Conforme o Estado apurou, o beneficiário e o funcionário público eram homônimos, coincidência corroborada por falha no registro do CPF no Cadastro Único, base que serve de referência para o programa de transferência de renda. Procurada, a CGU não quis se manifestar.
Em novembro, a Secretaria de Comércio Exterior, do Ministério da Economia, anunciou o volume de vendas externas do País com um número US$ 4 bilhões menor do que o real. O que era para ser superávit saiu como déficit. Quatro dias depois, constatou-se que os meses de setembro e outubro também foram computados com erros. Ao todo, o número apresentado ao mercado estava US$ 6,4 bilhões menor. O deslize mexeu com o mercado cambial brasileiro e chamou até a atenção do Financial Times. O jornal britânico avaliou a imprecisão do governo brasileiro como uma das influências para a alta do dólar no período.

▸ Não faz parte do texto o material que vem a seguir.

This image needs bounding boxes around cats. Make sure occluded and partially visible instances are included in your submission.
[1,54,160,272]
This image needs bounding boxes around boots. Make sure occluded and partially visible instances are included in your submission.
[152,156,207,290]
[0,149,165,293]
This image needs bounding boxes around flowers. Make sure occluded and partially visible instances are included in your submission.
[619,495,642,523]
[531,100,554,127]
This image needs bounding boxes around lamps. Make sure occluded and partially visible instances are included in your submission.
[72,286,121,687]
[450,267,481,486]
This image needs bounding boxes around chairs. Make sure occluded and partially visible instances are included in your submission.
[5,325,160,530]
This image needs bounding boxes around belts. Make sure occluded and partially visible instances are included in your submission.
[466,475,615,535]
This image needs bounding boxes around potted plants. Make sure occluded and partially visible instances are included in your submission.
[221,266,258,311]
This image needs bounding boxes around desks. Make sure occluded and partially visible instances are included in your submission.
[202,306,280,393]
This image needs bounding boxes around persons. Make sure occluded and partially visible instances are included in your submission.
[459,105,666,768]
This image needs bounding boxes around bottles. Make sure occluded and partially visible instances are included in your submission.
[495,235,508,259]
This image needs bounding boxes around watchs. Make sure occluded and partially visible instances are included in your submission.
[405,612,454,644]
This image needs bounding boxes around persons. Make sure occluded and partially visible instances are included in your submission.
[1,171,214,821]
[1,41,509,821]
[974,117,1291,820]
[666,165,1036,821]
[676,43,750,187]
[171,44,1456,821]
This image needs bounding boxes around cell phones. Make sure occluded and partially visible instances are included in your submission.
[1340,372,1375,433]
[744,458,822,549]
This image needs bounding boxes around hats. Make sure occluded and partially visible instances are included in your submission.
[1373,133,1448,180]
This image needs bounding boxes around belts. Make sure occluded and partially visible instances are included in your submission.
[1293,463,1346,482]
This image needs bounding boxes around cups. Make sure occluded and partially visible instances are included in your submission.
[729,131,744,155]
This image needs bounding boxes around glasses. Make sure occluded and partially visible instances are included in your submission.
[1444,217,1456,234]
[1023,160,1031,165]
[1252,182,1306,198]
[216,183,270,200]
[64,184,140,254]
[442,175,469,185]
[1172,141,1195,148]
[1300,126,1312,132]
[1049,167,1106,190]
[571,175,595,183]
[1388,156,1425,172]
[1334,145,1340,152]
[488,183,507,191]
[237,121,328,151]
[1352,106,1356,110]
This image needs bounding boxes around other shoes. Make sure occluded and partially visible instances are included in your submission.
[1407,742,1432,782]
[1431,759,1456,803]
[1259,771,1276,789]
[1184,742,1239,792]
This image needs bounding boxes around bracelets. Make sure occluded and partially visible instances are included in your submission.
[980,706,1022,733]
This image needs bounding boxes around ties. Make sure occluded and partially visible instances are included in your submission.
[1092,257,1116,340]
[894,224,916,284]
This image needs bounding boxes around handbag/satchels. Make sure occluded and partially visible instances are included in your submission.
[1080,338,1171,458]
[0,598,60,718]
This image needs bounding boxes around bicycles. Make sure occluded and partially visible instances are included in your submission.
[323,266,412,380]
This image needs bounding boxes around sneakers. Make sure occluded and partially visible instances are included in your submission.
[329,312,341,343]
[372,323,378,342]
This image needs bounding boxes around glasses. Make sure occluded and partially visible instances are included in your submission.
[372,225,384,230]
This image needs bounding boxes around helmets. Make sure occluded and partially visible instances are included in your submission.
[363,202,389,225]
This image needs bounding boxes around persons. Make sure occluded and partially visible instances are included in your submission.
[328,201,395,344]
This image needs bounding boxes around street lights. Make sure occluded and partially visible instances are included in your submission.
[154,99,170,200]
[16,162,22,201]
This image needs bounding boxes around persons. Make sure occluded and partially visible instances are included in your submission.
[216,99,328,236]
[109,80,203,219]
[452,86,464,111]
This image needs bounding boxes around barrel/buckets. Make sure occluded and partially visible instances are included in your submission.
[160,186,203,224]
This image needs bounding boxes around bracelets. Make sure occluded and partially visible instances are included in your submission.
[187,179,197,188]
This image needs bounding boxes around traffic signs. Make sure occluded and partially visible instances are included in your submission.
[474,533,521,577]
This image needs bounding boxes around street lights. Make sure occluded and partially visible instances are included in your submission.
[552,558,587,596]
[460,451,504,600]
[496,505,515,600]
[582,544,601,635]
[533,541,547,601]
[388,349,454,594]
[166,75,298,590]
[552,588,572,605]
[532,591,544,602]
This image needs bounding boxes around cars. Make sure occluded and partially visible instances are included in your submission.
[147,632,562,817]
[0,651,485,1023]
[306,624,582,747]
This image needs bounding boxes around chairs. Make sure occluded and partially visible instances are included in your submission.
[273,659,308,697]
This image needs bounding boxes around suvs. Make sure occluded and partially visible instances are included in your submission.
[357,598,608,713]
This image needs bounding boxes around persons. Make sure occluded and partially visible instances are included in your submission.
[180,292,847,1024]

A falha ocorreu no Serviço Federal de Processamento de Dados (Serpro), empresa pública responsável por compilar os dados da balança. Uma “otimização no código da extração de declarações de exportação” solucionou o impasse. O Ministério da Economia informou que ainda apura eventuais implicações contratuais para constatar “possíveis indenizações por perdas e danos para cobrir os prejuízos causados ao ministério” pela empresa.
O Ministério da Economia cometeu outro erro em dezembro ao divulgar no portal de dados abertos do governo federal informações de pagamentos feitos a cerca de 300 mil pensionistas do Executivo. A publicação atendia a uma determinação do TCU, que havia recebido denúncia de descumprimento da Lei de Acesso à Informação por parte da pasta. Em janeiro, foi identificada “falha operacional na importação da base de dados”, o que invalidava as informações.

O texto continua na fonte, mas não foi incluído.